東京都多摩市 KDDI MUSEUM
KDDIが運営している宿泊研修施設であるLINK FORESTの2階にあります。とてもきれいな施設で、今回は1時間半のガイドツアーに参加して、国際通信の歴史を学んできました。
◇黒船来航
1854年ペリー2回目の来航時に「エンボッシング・モールス電信機」が献上されました。実演もおこなわれ大盛況だったとのことです。日本人がはじめて電気による通信を知った出来事です。
◇国際通信のはじまり
1871年(明治3年)6月、シベリア横断の電信線敷設権を得ていたデンマークの大北電信会社(Great Northern Telegraph Co.)が明治政府に対して電信線を日本まで延長したい旨の申し入れがあり「伝信機条約書」(対デンマーク国電信約定)が締結されました。その結果、長崎と上海、および長崎とウラジオストク間にそれぞれ海底ケーブルが敷設され、1871年(明治4年)、日本とヨーロッパ・アジアが電信で結ばれました。一方世界は1871年が海底通信ケーブル施設の最初のピーク。この年に2万Km以上の海底通信ケーブルが敷設され、総延長は地球一周分にあたる4万Kmを越えました。
この時代すでに現在の光ケーブルの前身ができていたなんて驚きです。そして当時は弱い電流しか流せなかったので、ヨーロッパと通信するときは中継所でいったんモールス信号を受け取って次の中継所に送るという作業をしていたとのこと。中継点を介して目的地に到達するという意味で今のインターネットの前身とも言えそうです。ちなみに1871年、岩倉具視使節団が不平等条約改定を目指して第一の訪問国であるアメリカのサンフランシスコに到着した際、長崎県令(知事)あてに無事到着した旨の電報を送っています。中継点を介しての通信のためすでに当時から暗号を使っていたそうです。不平等条約改定は失敗に終わるわけですが、通信発達のレベルの違いからも当時の日本が欧米に勝てないのも当然だなと思ってしまいます。
1888年(明治21年)、ドイツの物理学者ヘルツが電波の存在とそれが空間を伝わることを発見。その後1894年(明治27年)から実験をはじめたイタリアのマルコーニがアンテナや検波器などの改良し無線通信の可能性を示すと、各国はケーブルを敷設しなくても通信ができる無線通信の実用化に取り組みました。その後、インターネットが普及する2000年代までの間、電波(短波)による国際通信主流の時代が続きます。
◇通信と戦争
1941年12月8日朝6時、「ハロー、ホノルル、ハロー、ホノルル」という、いつもの日本からのオペレーターの呼びかけに応答はありませんでした。回線をつなぐオペレーター同士は、国は違っても友人という気持ちが強く、非常に寂しい思いをしたといいます。

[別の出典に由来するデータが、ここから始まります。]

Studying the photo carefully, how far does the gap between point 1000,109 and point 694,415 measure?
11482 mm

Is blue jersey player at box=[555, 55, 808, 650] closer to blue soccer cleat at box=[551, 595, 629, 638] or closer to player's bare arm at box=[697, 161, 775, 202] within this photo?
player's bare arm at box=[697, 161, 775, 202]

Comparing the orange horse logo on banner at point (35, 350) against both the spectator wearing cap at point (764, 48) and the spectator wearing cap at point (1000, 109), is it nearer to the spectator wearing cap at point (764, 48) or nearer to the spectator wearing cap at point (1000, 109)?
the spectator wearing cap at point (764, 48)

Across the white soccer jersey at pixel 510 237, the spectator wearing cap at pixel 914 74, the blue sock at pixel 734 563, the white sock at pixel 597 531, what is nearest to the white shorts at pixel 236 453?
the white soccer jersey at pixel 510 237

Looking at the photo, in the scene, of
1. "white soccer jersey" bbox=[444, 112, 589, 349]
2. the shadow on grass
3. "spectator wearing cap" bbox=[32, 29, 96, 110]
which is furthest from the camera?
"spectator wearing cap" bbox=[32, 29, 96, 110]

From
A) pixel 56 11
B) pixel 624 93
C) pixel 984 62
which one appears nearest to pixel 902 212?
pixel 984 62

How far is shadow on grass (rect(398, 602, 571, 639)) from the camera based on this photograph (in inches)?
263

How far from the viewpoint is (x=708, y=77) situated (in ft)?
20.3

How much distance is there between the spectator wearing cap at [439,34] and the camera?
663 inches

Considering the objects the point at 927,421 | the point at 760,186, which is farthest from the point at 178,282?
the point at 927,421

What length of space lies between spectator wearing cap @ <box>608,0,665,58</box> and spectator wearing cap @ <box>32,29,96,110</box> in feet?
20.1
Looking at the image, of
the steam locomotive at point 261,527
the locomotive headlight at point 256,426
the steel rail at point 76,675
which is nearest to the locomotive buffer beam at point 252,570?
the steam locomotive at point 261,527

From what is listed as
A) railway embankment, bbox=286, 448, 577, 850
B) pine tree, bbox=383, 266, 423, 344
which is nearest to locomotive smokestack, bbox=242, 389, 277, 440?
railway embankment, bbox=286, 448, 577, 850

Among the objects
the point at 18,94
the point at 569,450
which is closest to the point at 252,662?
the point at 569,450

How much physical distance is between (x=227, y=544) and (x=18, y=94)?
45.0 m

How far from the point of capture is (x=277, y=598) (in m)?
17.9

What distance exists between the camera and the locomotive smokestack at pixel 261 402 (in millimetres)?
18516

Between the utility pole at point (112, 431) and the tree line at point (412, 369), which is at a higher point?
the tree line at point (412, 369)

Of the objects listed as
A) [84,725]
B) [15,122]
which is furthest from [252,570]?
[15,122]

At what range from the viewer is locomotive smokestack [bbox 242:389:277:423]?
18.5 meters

1945年8月10日、日本政府は、国体護持を条件にポツダム宣言受諾を連合国側に通知。同12日に連合国側から回答があり、検討の末、同14日に受諾を決定し連合国側に通知しました。当時、対外無線電信回線は中立国スイスのジュネーブ向けのみ。外務省は駐スイス公使と駐スウェーデン公使あてに打電し、受諾を伝えました。終戦までの数日間、東京中央電信局外信課の職員は国家存亡の舞台裏で歴史的な一役を担いました。
1945年8月15日、終戦を伝える玉音放送は足利送信所(神奈川県山北町)から世界に向けて発信されました。短波無線にのせられた玉音放送は、中国大陸や南方諸地域の軍や在留邦人、南米などの日本人移民に終戦を伝えました。
◇衛星通信
1960年代の高度経済成長期、情報通信の需要が高まるなか、日本は米国が提唱する衛星通信ネットワーク構想に参画します。初の日米間テレビ宇宙中継実験はKDD、電機メーカー、放送局の技術者たちの大きな挑戦でしたが、初めて米国から衛星で中継された映像はケネディー暗殺という衝撃的な内容でした。
そしてKDDIは現在も衛星通信を発展させているとのこと。以下HP抜粋。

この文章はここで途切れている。